Format the lines of the listing from the line containing "What precise distance" through the end of the listing, both ends included, as a Markdown table with the columns Row and Line. Skip blank lines and leave out the pictures.
## Start
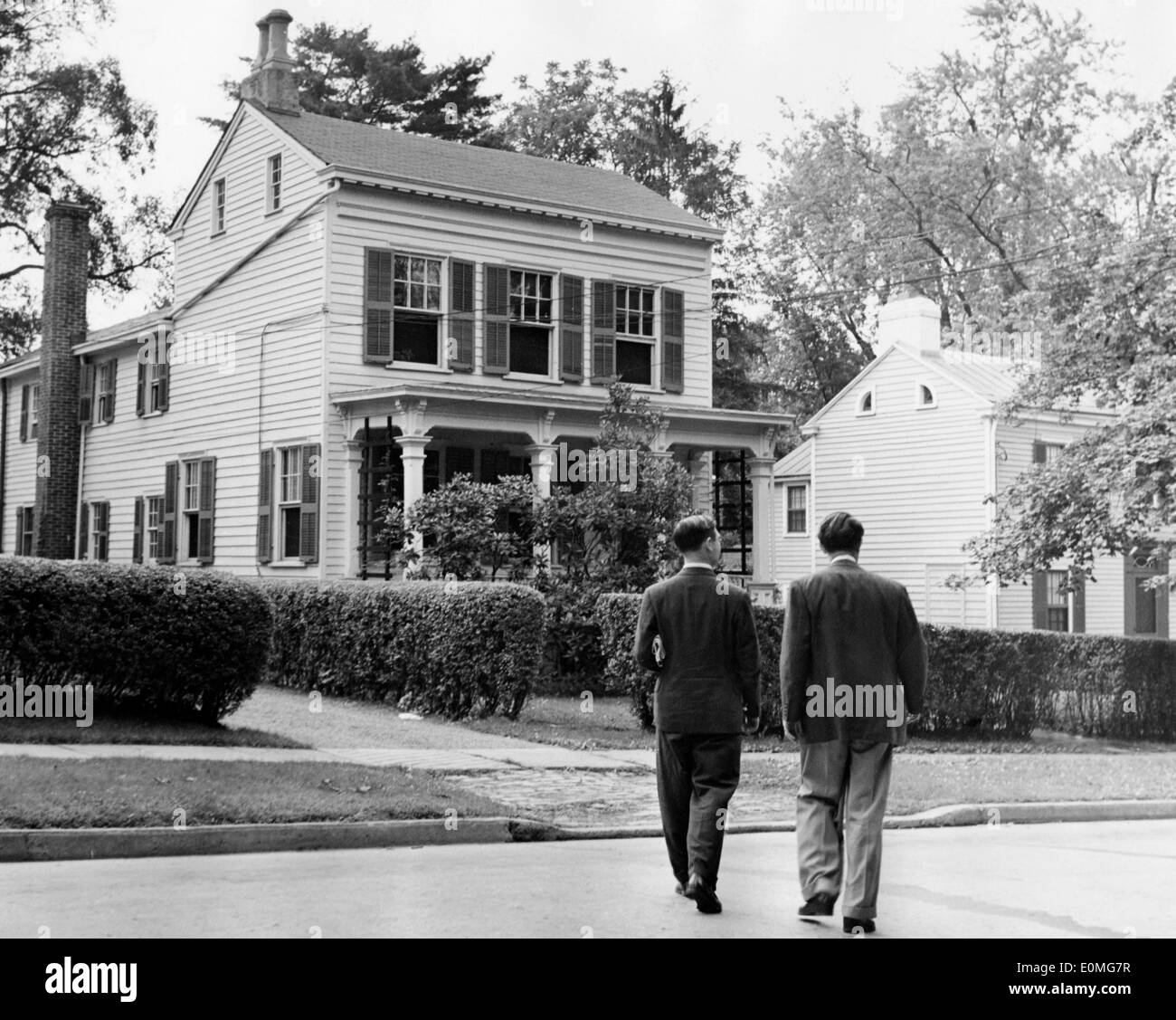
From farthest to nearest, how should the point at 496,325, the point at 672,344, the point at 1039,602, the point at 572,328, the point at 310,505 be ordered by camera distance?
the point at 1039,602 → the point at 672,344 → the point at 572,328 → the point at 496,325 → the point at 310,505

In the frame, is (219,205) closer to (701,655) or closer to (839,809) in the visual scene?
(701,655)

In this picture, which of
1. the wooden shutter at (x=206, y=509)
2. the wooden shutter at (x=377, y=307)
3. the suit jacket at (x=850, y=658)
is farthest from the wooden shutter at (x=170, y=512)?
the suit jacket at (x=850, y=658)

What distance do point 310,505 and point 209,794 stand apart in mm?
14177

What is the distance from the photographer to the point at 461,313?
2544cm

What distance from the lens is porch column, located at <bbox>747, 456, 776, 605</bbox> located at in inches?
1039

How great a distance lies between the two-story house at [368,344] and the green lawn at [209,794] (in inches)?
421

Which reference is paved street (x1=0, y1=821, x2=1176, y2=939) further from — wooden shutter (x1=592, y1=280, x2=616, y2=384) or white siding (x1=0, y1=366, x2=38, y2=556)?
white siding (x1=0, y1=366, x2=38, y2=556)

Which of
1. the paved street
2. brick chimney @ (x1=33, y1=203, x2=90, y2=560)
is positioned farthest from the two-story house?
the paved street

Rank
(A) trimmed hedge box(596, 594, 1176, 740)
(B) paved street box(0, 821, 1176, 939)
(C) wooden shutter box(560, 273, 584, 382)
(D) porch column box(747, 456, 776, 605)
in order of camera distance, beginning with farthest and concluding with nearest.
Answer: (C) wooden shutter box(560, 273, 584, 382)
(D) porch column box(747, 456, 776, 605)
(A) trimmed hedge box(596, 594, 1176, 740)
(B) paved street box(0, 821, 1176, 939)

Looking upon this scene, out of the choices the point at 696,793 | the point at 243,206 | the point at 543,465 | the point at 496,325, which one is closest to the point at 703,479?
the point at 496,325

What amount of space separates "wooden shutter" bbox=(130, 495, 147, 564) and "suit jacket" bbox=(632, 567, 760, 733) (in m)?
23.0

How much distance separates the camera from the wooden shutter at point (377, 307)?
80.3 feet

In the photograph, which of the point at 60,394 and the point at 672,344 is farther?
the point at 60,394

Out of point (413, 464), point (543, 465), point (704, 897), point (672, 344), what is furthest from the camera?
point (672, 344)
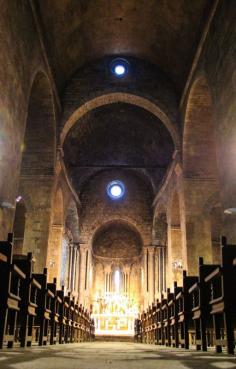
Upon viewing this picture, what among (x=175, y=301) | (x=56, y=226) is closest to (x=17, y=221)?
(x=56, y=226)

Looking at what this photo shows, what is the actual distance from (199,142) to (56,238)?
7.19m

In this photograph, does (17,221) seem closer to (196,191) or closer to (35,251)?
(35,251)

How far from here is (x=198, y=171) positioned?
15.2 m

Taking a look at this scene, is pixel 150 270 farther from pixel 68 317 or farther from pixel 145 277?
pixel 68 317

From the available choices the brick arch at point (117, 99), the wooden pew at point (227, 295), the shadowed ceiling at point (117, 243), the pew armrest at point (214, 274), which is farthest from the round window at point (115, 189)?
the wooden pew at point (227, 295)

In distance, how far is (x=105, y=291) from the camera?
1056 inches

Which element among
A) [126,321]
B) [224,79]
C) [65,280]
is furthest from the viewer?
[126,321]

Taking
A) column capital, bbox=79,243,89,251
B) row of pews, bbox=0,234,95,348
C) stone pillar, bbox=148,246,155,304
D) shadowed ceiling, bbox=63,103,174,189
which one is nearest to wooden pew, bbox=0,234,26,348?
row of pews, bbox=0,234,95,348

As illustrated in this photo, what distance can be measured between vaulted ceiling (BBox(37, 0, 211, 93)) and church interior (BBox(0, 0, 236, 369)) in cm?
5

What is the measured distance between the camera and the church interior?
642cm

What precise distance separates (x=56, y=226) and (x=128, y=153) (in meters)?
6.62

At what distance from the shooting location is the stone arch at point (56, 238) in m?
17.4

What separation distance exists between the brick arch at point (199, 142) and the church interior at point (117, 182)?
0.05 meters

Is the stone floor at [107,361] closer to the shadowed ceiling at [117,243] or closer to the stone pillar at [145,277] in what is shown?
the stone pillar at [145,277]
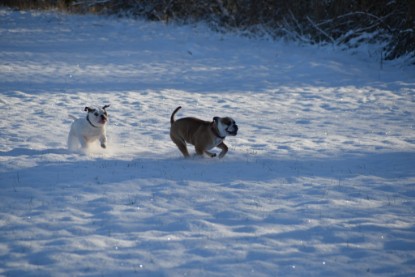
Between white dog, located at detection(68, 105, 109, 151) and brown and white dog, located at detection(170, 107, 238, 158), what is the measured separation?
4.08 feet

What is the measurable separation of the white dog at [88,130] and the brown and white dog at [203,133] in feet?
4.08

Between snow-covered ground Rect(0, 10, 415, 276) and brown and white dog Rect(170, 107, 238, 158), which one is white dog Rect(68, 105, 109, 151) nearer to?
## End
_Solution for this exercise_:
| Row | Line |
|---|---|
| 1 | What precise distance separates (x=56, y=226) and (x=128, y=153) (in meters)? |
| 2 | 6.62 |
| 3 | At what distance from the shooting location is the stone arch at point (56, 238) in m? |
| 4 | 17.4 |
| 5 | What separation distance exists between the brick arch at point (199, 142) and the church interior at point (117, 182)? |
| 6 | 0.05 meters |
| 7 | Is the stone floor at [107,361] closer to the shadowed ceiling at [117,243] or closer to the stone pillar at [145,277] in what is shown? |
| 8 | the stone pillar at [145,277] |
| 9 | Between white dog, located at detection(68, 105, 109, 151) and brown and white dog, located at detection(170, 107, 238, 158), what is the measured separation? |
| 10 | 4.08 feet |
| 11 | What is the measurable separation of the white dog at [88,130] and the brown and white dog at [203,133] in feet? |
| 12 | 4.08 |
| 13 | Between snow-covered ground Rect(0, 10, 415, 276) and brown and white dog Rect(170, 107, 238, 158), which one is white dog Rect(68, 105, 109, 151) nearer to? |